Deuxièmement, ce qui reste de la culture européenne sera rendu obsolète. Qui dit culture, dit en effet atmosphère (ou « grand récit ») propice à la fois à l’individuation et à la solidarité. Or, comme l’avait déjà observé Tocqueville en 1835, la « démocratie en Amérique » refuse aux individus le droit d’être eux-mêmes et aux communautés le droit d’être solidaire. Le conformisme et l’atomisme sont la règle — et la guerre de tous contre tous le compas — de la dissociété. Le citoyen, fort de sa personnalité propre et de sa compréhension de l’intérêt général cherchait, en devenant lui-même, à renforcer le tissu social. Seul l’artisanat permet d’alimenter un tel « marché ». Le consommateur n’est plus qu’un clone : il est habité par exactement les même goûts et les mêmes désirs que son voisin et il entend bien les satisfaire avant lui. On peut donc vendre exactement le même hamburger à des clones vivants à 6000 km de distance (trajet que la viande a probablement elle-même parcouru plusieurs fois) : les économies d’échelle sont énormes et la création de monopoles aisée. La toute première force de l’économie US-américaine est ici : 320 millions de clones consommant à la demande. Sur une terre aussi culturellement morcelée que l’Europe, il a fallu des dizaines d’années d’investissements publicitaires pour obtenir un semblant de résultat… On comprend donc que les normes sociales, alimentaires, sanitaires, écologiques etc., soient nulles et non avenues tandis que le respect de la vie privée n’a pas sa place dans un régime politique qui ne gouverne déjà plus par la peur mais par l’angoisse  [9]. Il y a une parfaite complémentarité entre les aspects économiques et politiques de ce « clonage ». Enfin, épinglons la menace particulière qui pèse sur l’agro-alimentaire (il existe encore des droits de douane sur les produits agricoles et des règlementations anti-OGM qui portent préjudice à l’industrie US- américaine) et sur le monde de l’enseignement : quel idéal pédagogique résisterait aux exigences du marché ? Le clonage s’impose ici également  [10].
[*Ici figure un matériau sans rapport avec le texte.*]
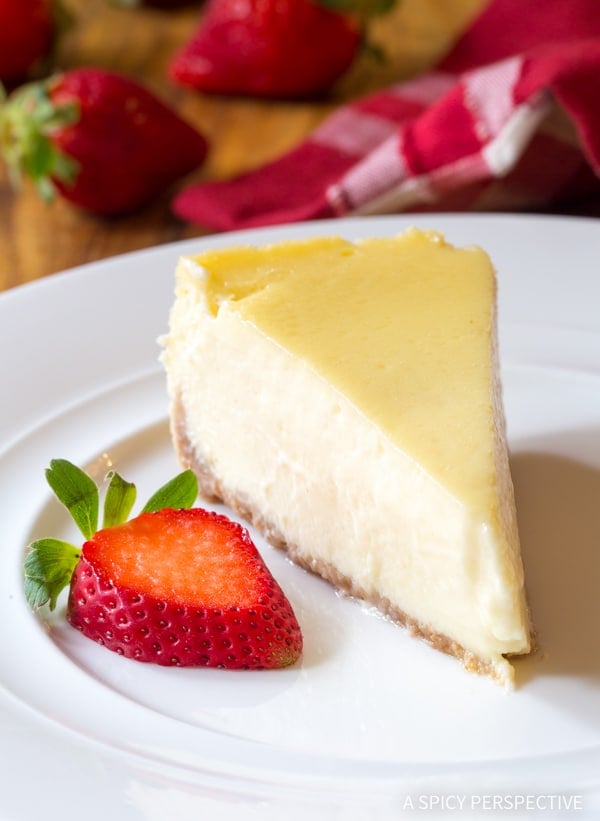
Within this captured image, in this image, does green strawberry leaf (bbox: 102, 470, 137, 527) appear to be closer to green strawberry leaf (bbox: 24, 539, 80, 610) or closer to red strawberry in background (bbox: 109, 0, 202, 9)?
green strawberry leaf (bbox: 24, 539, 80, 610)

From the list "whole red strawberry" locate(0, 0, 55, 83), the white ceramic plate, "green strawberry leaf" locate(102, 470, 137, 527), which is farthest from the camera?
"whole red strawberry" locate(0, 0, 55, 83)

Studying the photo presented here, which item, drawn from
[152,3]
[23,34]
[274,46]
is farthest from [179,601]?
[152,3]

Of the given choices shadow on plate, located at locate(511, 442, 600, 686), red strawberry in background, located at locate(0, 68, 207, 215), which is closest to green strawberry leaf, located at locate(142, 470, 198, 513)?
shadow on plate, located at locate(511, 442, 600, 686)

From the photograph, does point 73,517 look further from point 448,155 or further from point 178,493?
point 448,155

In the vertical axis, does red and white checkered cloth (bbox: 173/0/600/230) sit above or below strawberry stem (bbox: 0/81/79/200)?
below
Troisièmement, l’asservissement politique sera entériné. Comme par hasard, H. Clinton parle d’une OTAN économique — or l’OTAN est la structure qui interdit à l’Europe de s’émanciper sur le plan diplomatique et militaire. Mais il ne s’agit là que d’une étape intermédiaire, la libéralisation demandant le démantèlement des États et la mise en place d’une « gouvernance », que l’on espère mondiale, basée sur les normes marchandes. La tenants et les aboutissants de la balkanisation du Moyen-Orient devrait définitivement susciter notre curiosité.

Quatrièmement, alors que le changement climatique demande de toute évidence plus de régulation, pas moins  [11], le projet de traité rendra potentiellement impossible la limitation des émissions des gaz à effet de serre, la promotion des circuits courts, de la production locale, de préférence bio, de la démécanisation… Ou bien l’aveuglement est total, ou bien l’effondrement est activement recherché. N’oublions pas que les crises constituent toujours de nouvelles opportunités d’augmenter la concentration du capital au détriment du petit porteur dont le portefeuille n’est pas assez diversifié et dont le caractère n’est pas assez agressif pour survivre au détriment de tous et de toutes.

Cinquièmement, on l’évoque rarement, le gigantesque marché militaire n’est pas étranger à ces enjeux. La question a différentes facettes : on peut concevoir la nécessité d’une armée citoyenne afin de défendre son territoire ; la professionnalisation de l’armée constitue une première trahison qui en permet beaucoup d’autres, à commencer par les guerres corsaires ; la privatisation, par tranches, de l’armée constitue l’étape suivante. Elle s’accompagne de la privatisation de toute une série de tâches ancillaires et d’activités de renseignement, dont on sait maintenant à qui elles profitent : les contrats de renseignement constituent une manne pour le secteur privé et permettent, indépendamment de la valeur stratégique et tactique de certaines données, d’espionner les décideurs politiques et de pirater les technologies de pointe et la R&D.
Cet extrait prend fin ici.